WHAT YOU NEED TO DO:
Copy out the lines from the start of the records through the line that contains "Wrangler Q Baby", including that line, keeping each one word for word. Leave the pictures out of your answer.

Start of LISTED RECORDS

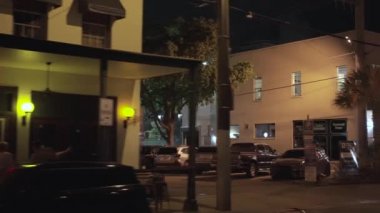 Fort Lauderdale, FL, ABD - 5 Kasım 2021 Fort Lauderdale Himmarshee Village 4K gece görüntüleri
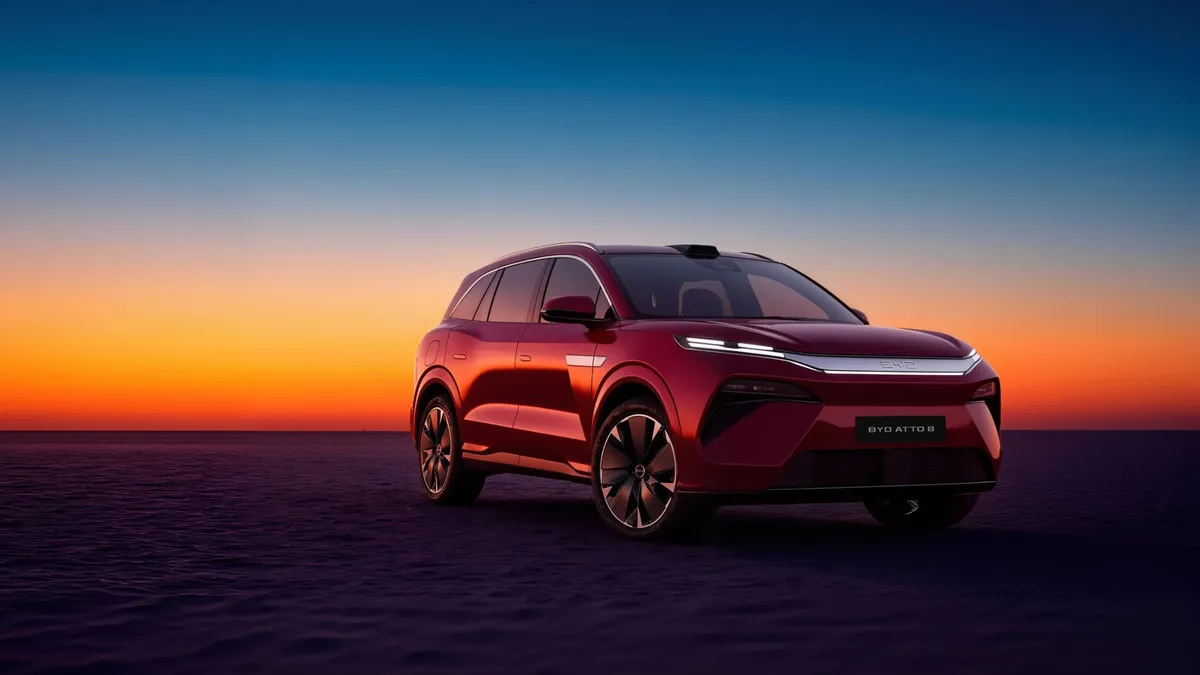 BYD ATTO 8: svelato a Parigi il nuovo SUV elettrico flagship a 7 posti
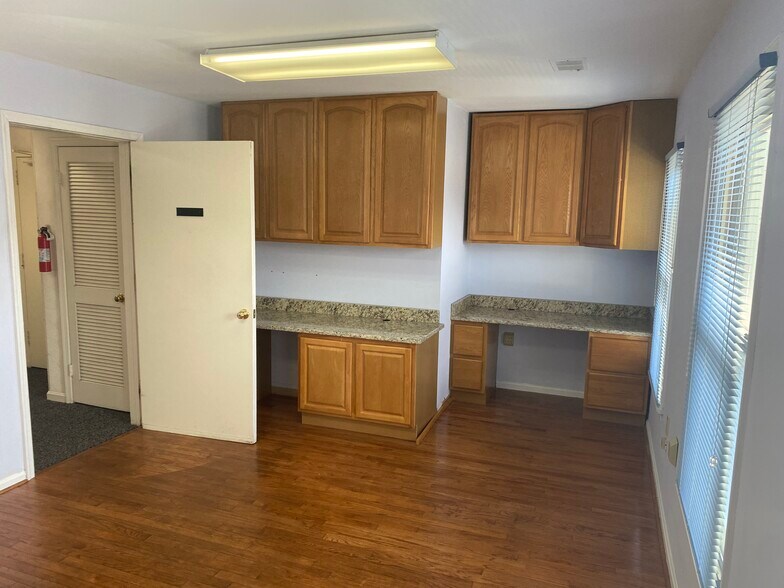 More Photos Of 15815-15825 Crabbs Branch Way, Derwood Office For Sale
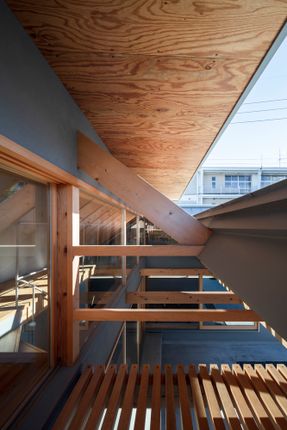 Folded Roof House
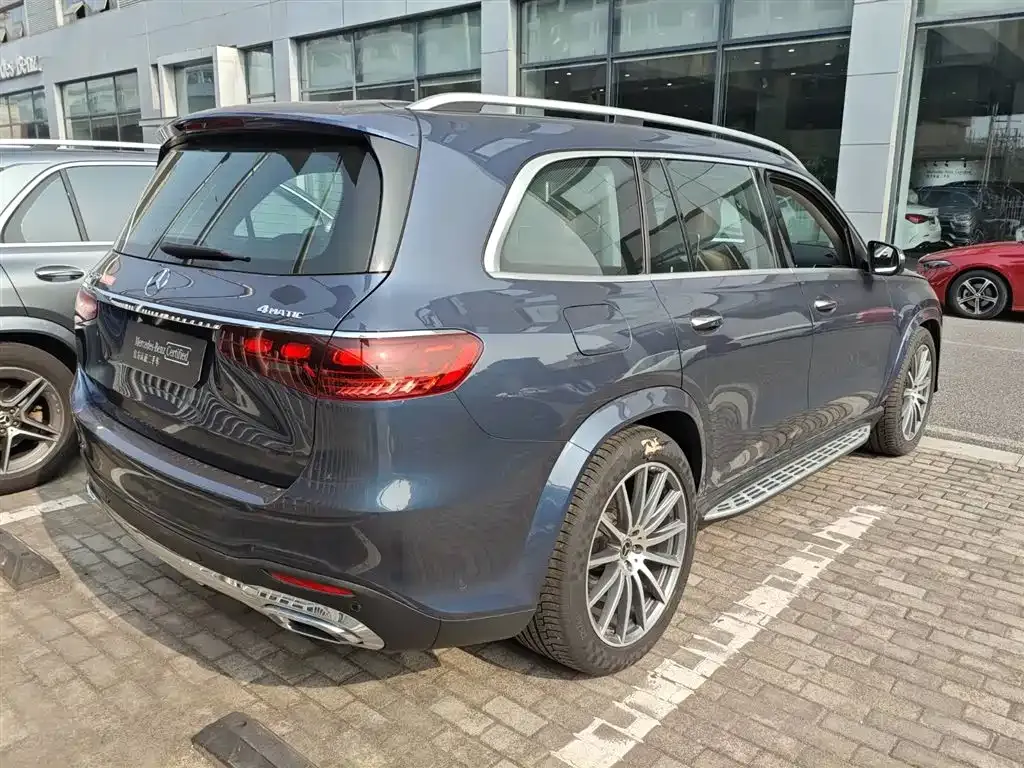 Mercedes-Benz GLS — фото 5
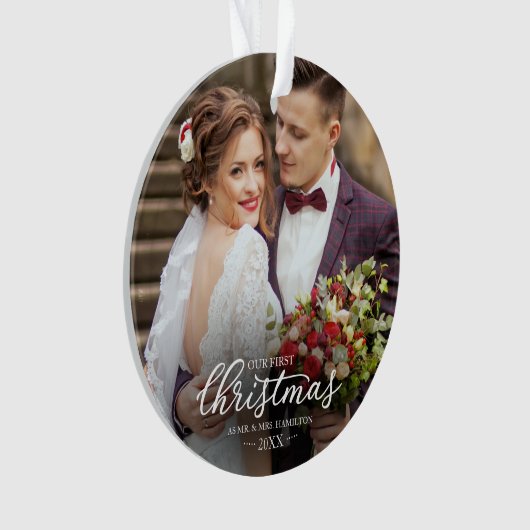 Onze eerste kerst als Mr en Mrs 2024 White Font Ornament (voorkant)
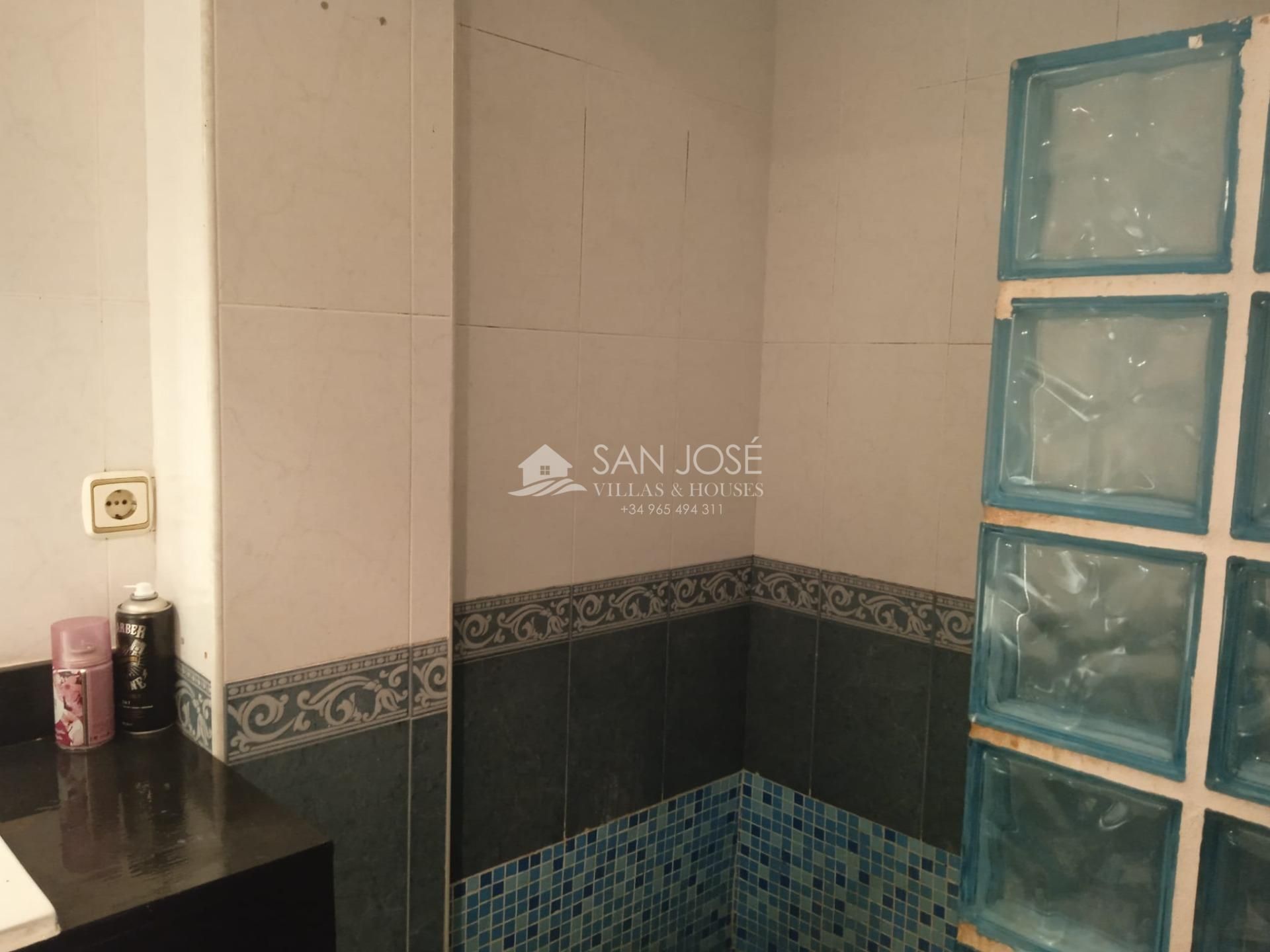 Bathroom of House or chalet for sale in Ibi  with Terrace and Storage room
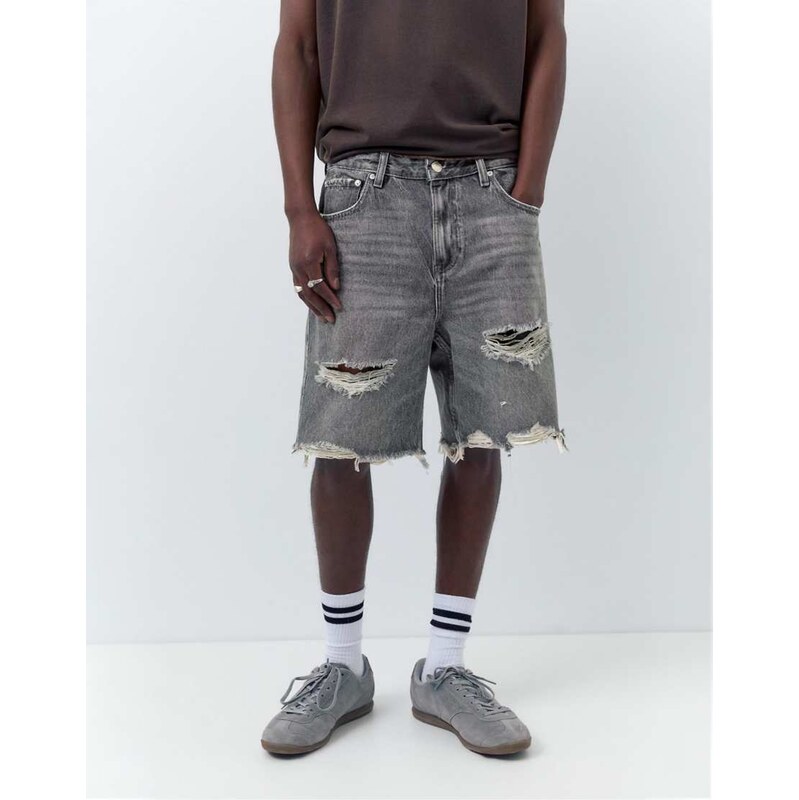 Pull&Bear Straight-leg denim bermuda shorts in dark grey
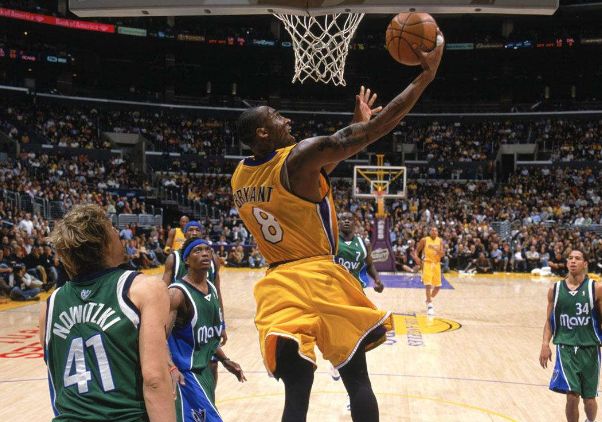 阿贾克斯客场4-2逆转卡拉巴克，收获本赛季欧冠首胜（阿贾克斯客场上演4-2逆转力克卡拉巴克，斩获赛季欧冠首胜）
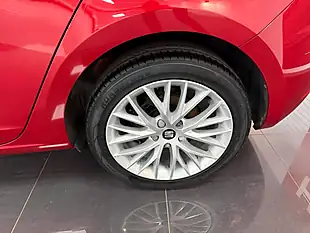 Used 2018 SEAT Leon Se Dynamic Technology Red - Interior and Exterior details 10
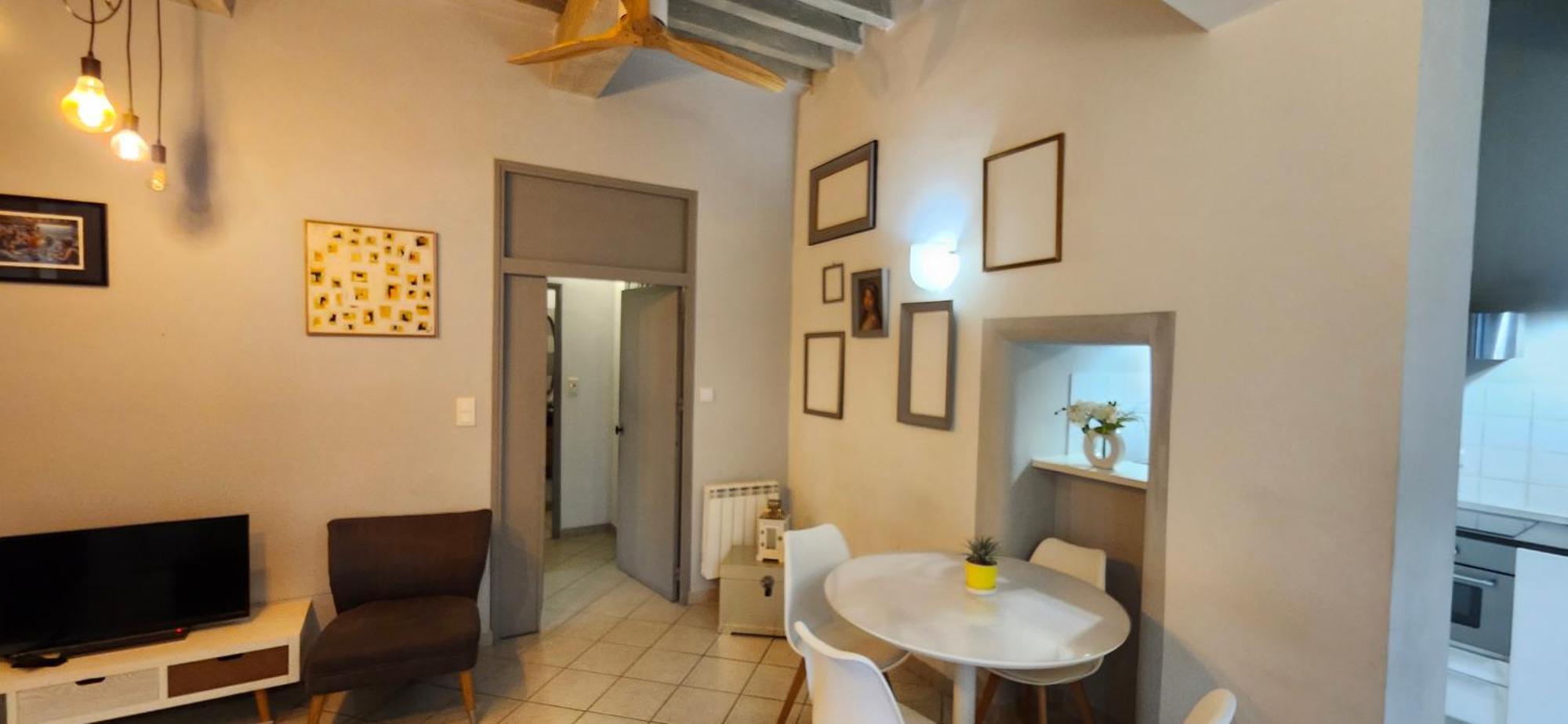 Le Barreme Apartment Arles Luaran gambar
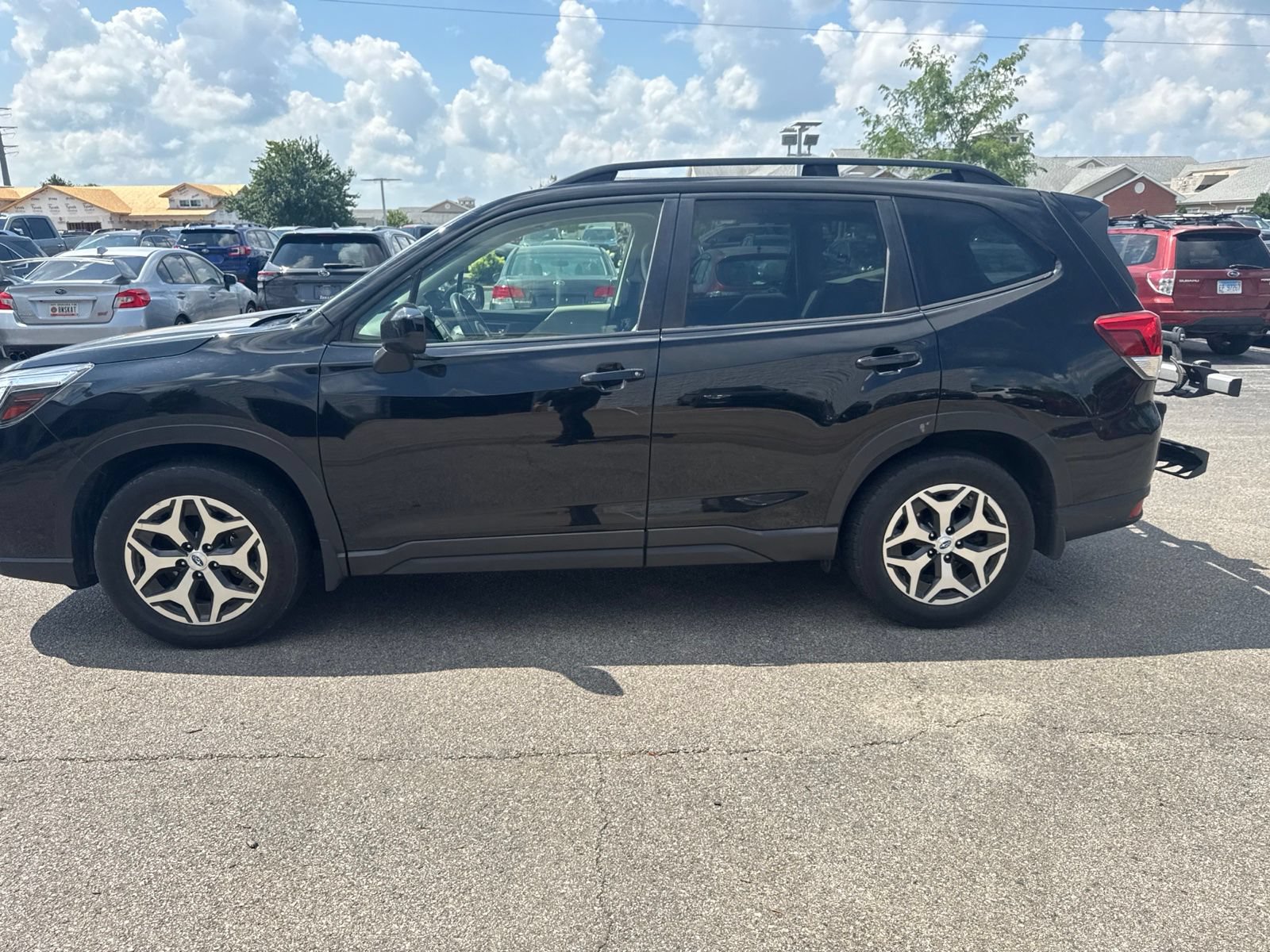 Used 2020 Subaru Forester Premium AWD/4WD image 6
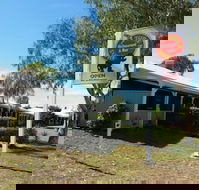 Landsborough Lodge Motel - Hotel Accommodation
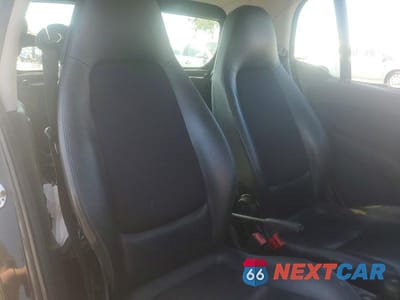 Zdjęcie 10 z 13 samochodu: 2009 SMART FORTWO PURE VIN:WMEEJ31X39K259214 - miniatura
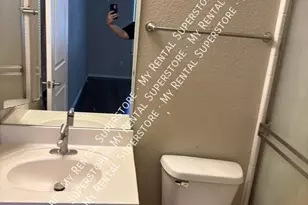 7801 N 44th Dr, Glendale, AZ 85301 - Photo 4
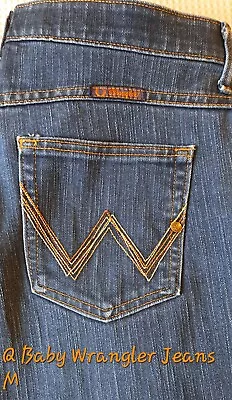 Wrangler Q Baby Jeans Women's Size M Mid Rise Straight Leg Embroidered Dark Blue • $25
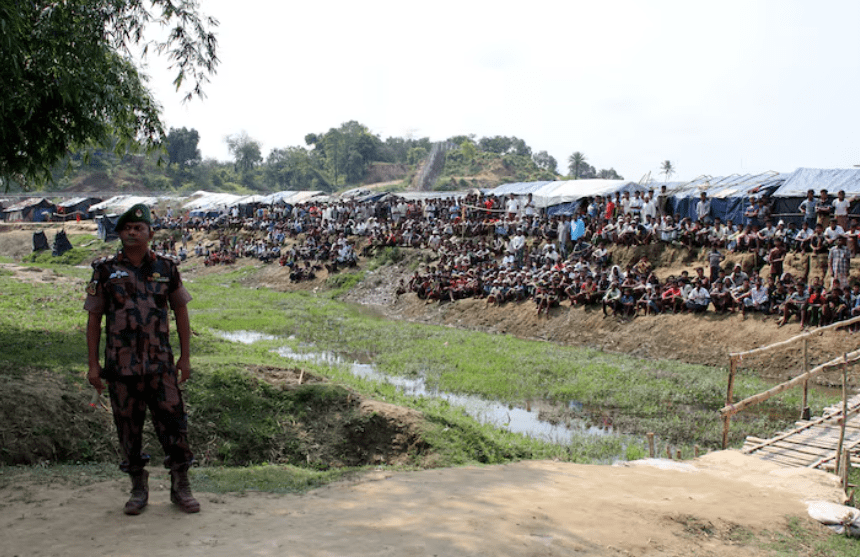 تقرير: جيش ميانمار دمّر قرى الروهينجا بالكامل لبناء نقاط أمنية 25 تقرير: جيش ميانمار دمّر قرى الروهينجا بالكامل لبناء نقاط أمنية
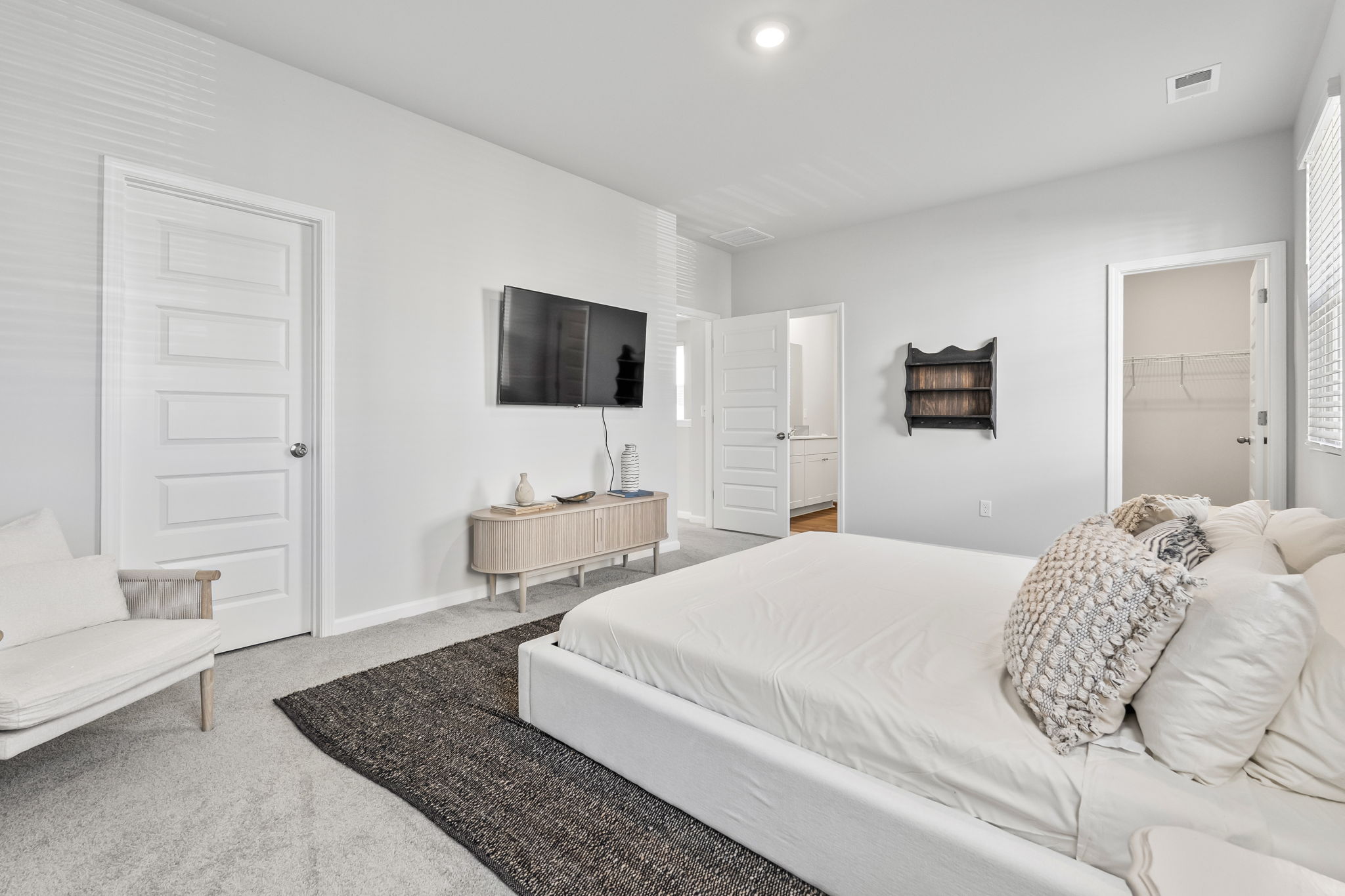 Master Bedroom with King Bed, ensuite bathroom and walk in closet, Roku Smart TV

End of LISTED RECORDS

WRITTEN ANSWER:
 Fort Lauderdale, FL, ABD - 5 Kasım 2021 Fort Lauderdale Himmarshee Village 4K gece görüntüleri
 BYD ATTO 8: svelato a Parigi il nuovo SUV elettrico flagship a 7 posti
 More Photos Of 15815-15825 Crabbs Branch Way, Derwood Office For Sale
 Folded Roof House
 Mercedes-Benz GLS — фото 5
 Onze eerste kerst als Mr en Mrs 2024 White Font Ornament (voorkant)
 Bathroom of House or chalet for sale in Ibi  with Terrace and Storage room
 Pull&Bear Straight-leg denim bermuda shorts in dark grey
 阿贾克斯客场4-2逆转卡拉巴克，收获本赛季欧冠首胜（阿贾克斯客场上演4-2逆转力克卡拉巴克，斩获赛季欧冠首胜）
 Used 2018 SEAT Leon Se Dynamic Technology Red - Interior and Exterior details 10
 Le Barreme Apartment Arles Luaran gambar
 Used 2020 Subaru Forester Premium AWD/4WD image 6
 Landsborough Lodge Motel - Hotel Accommodation
 Zdjęcie 10 z 13 samochodu: 2009 SMART FORTWO PURE VIN:WMEEJ31X39K259214 - miniatura
 7801 N 44th Dr, Glendale, AZ 85301 - Photo 4
 Wrangler Q Baby Jeans Women's Size M Mid Rise Straight Leg Embroidered Dark Blue • $25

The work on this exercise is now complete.